Publié le 29 mai 2026 à 09:01

Crédit Photo : Lucas Figueiredo/Getty Images
Le LOSC, qui devrait prochainement officialiser la nomination de Davide Ancelotti sur son banc, essuie déjà les critiques. Jérôme Rothen a partagé son incompréhension vis-à-vis de ce choix.

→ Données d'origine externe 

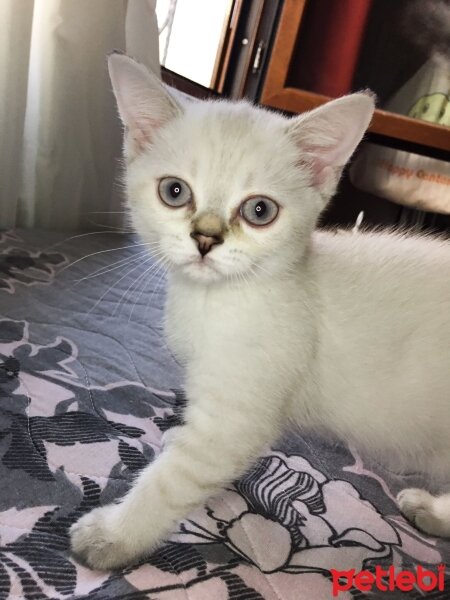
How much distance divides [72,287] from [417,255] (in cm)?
83

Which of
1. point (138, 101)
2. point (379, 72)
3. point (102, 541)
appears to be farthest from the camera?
point (379, 72)

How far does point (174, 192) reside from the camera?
30.7 inches

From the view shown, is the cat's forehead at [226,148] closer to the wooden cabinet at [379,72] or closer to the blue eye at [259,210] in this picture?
the blue eye at [259,210]

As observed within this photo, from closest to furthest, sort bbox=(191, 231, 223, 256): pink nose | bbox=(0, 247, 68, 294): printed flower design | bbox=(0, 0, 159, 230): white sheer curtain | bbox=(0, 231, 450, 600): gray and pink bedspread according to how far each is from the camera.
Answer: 1. bbox=(0, 231, 450, 600): gray and pink bedspread
2. bbox=(191, 231, 223, 256): pink nose
3. bbox=(0, 247, 68, 294): printed flower design
4. bbox=(0, 0, 159, 230): white sheer curtain

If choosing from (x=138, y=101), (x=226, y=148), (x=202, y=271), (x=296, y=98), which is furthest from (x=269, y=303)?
(x=296, y=98)

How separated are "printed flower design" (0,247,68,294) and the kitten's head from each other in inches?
21.7

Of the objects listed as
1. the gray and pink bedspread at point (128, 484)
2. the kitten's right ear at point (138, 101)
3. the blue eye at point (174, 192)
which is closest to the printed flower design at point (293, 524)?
the gray and pink bedspread at point (128, 484)

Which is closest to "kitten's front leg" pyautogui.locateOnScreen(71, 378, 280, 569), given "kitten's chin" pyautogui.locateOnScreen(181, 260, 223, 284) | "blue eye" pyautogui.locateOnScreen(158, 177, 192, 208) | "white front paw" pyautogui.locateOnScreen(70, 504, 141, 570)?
"white front paw" pyautogui.locateOnScreen(70, 504, 141, 570)

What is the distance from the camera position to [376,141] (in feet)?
6.36

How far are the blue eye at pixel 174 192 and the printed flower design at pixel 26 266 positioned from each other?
60 cm

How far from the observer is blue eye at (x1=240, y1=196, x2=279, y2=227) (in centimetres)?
76

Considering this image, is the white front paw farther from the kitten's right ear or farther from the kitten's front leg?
the kitten's right ear

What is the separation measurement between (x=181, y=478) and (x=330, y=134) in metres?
0.53
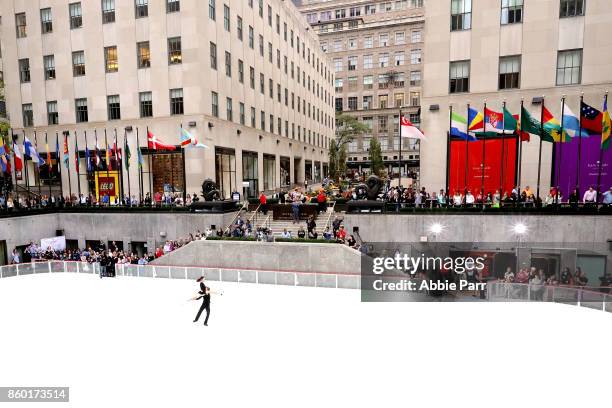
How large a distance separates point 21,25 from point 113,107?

Les jours passent et l’avenir du banc lillois se précise. Quelques jours après le départ de Bruno Genesio, acté lundi, Olivier Létang a finalisé ses recherches pour lui trouver un successeur. Son choix se porte bien sur Davide Ancelotti (36 ans), piste que l’on avait dévoilée il y a dix jours. Pas encore officialisée, elle ne fait néanmoins déjà pas l’unanimité dans les médias franciliens.
De premières critiques
Consultant à la tête de sa propre émission sur les ondes de la radio RMC, Jérôme Rothen a été très véhément à l’encontre du LOSC et de ses dirigeants : « S’il ne s’appelle pas Ancelotti, jamais il ne vient entraîner Lille en Ligue 1 à la place de (Bruno) Genesio, s’insurge-t-il pour débuter. Ce n’est pas comme si on avait des entraîneurs français qui pouvaient entraîner Lille. Christophe Pélissier ? Cela sonne trop français, alors surtout pas lorsque tu t’appelles Olivier Létang. Il en a eu ras le bol avec (Bruno) Genesio, qui était français. Donc là, maintenant, il prend un étranger. Il y avait (Thiago) Motta aussi. Alors que tu as Will Still qui est sur le marché. Il a quand même plus d’expérience. Si Will Still, tu lui proposes Lille en Ligue des Champions… », lâche-t-il, se mélangeant quelque peu dans son discours.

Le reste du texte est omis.